INSTRUCTION: State how many lines in the listing below contain the string "instances", taking letter case into account, and give only that number.

SOURCE DATA:
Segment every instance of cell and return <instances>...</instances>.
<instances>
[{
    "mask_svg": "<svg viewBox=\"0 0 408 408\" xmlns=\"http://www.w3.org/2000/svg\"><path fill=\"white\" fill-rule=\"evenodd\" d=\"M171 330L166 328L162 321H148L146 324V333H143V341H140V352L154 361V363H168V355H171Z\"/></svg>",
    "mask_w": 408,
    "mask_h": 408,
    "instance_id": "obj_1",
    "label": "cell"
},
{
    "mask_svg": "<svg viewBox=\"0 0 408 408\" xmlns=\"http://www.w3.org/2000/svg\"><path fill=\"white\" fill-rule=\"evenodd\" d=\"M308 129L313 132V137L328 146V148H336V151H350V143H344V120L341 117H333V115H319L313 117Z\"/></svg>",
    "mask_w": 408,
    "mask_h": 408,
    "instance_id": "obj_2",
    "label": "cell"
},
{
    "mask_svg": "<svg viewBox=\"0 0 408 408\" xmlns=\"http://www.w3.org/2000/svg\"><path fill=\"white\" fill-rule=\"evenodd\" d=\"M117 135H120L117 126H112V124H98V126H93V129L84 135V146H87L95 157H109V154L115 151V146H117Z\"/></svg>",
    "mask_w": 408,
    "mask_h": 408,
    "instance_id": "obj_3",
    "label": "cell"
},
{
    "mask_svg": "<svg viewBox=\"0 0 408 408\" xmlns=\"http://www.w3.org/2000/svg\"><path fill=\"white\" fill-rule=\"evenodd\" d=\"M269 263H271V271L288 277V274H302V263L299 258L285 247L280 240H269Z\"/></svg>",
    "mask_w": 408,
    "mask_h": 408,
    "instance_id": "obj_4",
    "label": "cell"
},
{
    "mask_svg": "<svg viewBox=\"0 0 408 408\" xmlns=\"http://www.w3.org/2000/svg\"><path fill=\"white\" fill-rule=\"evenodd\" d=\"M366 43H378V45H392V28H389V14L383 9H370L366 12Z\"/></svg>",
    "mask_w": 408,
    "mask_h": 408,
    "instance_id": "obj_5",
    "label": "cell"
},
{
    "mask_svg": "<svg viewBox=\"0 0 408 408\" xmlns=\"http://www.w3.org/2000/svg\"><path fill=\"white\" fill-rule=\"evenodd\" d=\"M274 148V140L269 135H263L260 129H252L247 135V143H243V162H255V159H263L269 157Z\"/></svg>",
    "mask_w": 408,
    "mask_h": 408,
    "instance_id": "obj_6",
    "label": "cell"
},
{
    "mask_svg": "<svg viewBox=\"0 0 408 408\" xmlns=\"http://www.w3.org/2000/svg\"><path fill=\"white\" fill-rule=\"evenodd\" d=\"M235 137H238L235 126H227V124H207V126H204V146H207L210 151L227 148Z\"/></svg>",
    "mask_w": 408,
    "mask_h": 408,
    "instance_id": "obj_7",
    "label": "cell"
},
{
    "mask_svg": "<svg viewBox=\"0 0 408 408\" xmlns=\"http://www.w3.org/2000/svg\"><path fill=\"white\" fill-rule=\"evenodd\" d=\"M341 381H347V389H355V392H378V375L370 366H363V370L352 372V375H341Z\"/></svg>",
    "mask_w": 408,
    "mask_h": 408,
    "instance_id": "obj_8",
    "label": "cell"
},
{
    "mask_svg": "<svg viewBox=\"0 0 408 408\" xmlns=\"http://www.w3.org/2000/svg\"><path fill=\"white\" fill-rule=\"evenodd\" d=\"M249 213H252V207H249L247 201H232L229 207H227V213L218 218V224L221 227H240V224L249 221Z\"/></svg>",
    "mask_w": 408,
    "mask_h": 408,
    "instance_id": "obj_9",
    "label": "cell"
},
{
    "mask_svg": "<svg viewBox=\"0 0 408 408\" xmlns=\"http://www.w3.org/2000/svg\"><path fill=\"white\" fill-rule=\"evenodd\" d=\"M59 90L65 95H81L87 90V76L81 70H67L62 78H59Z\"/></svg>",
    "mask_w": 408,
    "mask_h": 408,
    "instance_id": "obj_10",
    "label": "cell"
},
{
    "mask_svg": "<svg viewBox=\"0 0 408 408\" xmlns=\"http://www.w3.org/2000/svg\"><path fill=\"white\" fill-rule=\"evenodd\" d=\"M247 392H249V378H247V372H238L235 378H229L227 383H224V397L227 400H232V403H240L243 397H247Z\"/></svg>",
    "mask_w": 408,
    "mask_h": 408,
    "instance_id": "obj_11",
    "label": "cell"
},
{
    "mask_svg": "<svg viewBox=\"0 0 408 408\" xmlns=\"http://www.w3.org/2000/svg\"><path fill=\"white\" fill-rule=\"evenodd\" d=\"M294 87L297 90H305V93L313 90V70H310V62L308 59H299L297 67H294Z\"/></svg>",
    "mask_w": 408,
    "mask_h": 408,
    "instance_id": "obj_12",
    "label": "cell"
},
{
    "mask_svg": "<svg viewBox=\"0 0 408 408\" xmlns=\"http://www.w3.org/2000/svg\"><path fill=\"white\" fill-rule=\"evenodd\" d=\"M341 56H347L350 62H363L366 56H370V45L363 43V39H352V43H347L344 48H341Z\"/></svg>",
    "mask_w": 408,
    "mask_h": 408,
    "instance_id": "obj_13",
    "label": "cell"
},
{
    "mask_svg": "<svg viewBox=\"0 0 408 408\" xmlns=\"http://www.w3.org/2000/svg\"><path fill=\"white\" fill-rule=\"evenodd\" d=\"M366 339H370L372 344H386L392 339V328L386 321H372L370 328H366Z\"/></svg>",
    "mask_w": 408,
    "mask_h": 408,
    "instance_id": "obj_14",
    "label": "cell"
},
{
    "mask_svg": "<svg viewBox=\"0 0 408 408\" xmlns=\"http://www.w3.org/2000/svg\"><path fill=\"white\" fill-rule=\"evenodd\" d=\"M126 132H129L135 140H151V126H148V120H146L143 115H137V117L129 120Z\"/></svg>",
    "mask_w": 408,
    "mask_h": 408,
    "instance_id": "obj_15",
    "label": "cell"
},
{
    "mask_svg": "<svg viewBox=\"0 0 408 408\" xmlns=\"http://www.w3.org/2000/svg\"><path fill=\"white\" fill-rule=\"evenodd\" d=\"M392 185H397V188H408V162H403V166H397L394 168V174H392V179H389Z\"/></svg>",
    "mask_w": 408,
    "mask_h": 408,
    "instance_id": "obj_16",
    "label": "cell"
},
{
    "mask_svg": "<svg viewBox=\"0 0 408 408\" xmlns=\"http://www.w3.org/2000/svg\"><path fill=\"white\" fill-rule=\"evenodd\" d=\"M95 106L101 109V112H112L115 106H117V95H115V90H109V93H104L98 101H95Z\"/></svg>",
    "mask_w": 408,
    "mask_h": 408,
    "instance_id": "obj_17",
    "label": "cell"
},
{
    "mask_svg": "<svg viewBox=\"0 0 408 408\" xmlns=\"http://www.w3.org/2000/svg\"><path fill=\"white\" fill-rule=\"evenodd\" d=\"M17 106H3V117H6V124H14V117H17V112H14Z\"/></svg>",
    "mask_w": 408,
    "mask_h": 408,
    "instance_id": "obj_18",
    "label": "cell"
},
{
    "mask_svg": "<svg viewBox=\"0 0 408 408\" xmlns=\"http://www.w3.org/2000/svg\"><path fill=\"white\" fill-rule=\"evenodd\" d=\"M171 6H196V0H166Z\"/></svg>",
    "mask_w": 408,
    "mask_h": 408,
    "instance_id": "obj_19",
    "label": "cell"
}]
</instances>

COMPLETE RESPONSE: 3